Task requirements |
1) Copy the passage of the retirement article from "By    |   Friday, 22" to "lot of preparation.".
2) How would you render this sentence from the retirement article in Spanish: "Excessive spending, too little stock exposure, and lack of diversification are three of the biggest risks that investors might face in retirement, Seeking Alpha has found."
3) In the retirement article, why does Morelli suggest practicing retirement during the last few years of a working career? Answer in one to three sentences.

Selection |
----

Tags: Seeking Alpha | Threats | Retirement | Risks

Seeking Alpha: 3 Biggest Threats to Your Retirement

Seeking Alpha: 3 Biggest Threats to Your Retirement
(DPC)

By    |   Friday, 22 April 2016 09:01 AM EDT


A treacherous trio of threats may thwart your "golden years" of retirement, but a savvy investor can avoid all the pain, suffering and lost with a little common sense and a lot of preparation.

Excessive spending, too little stock exposure, and lack of diversification are three of the biggest risks that investors might face in retirement, Seeking Alpha has found.

"Most of the risks can be appropriately mitigated with a few tweaks leading up to, and early in, the golden years," wrote Seeking Alpha’s Mark Morelli, who offered some tips.

  • Spending too much: Seeking Alpha said the most dangerous threat is excessive spending, especially in the early portion of retirement. “The primary mitigation is living below your means by developing and adhering to a reasonable budget that factors in the ravages of inflation over time,” Morelli wrote. “Practicing retirement during the last few years of your working career is a great way to fine-tune the budget.”
  • Having too little stock exposure: One of the best ways to ensure income keeps up is to hold a basket of stocks that have boosted dividend payments annually for decades upon decades such as Johnson & Johnson (NYSE:JNJ), every year since 1963, and AT&T (NYSE:T), each year since 1985,” he explained.

----

Supplied entries |
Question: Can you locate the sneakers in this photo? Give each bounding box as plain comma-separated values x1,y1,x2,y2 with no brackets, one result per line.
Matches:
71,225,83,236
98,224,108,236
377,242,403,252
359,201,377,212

----

Complete answers |
1)
By    |   Friday, 22 April 2016 09:01 AM EDT


A treacherous trio of threats may thwart your "golden years" of retirement, but a savvy investor can avoid all the pain, suffering and lost with a little common sense and a lot of preparation.

2) El gasto excesivo, la escasa exposición a acciones y la falta de diversificación son tres de los mayores riesgos que los inversionistas podrían enfrentar en la jubilación, según ha determinado Seeking Alpha.

3) He calls it a great way to fine-tune the budget. The budget matters because the primary defense against excessive spending is living below your means with a reasonable budget that accounts for inflation over time.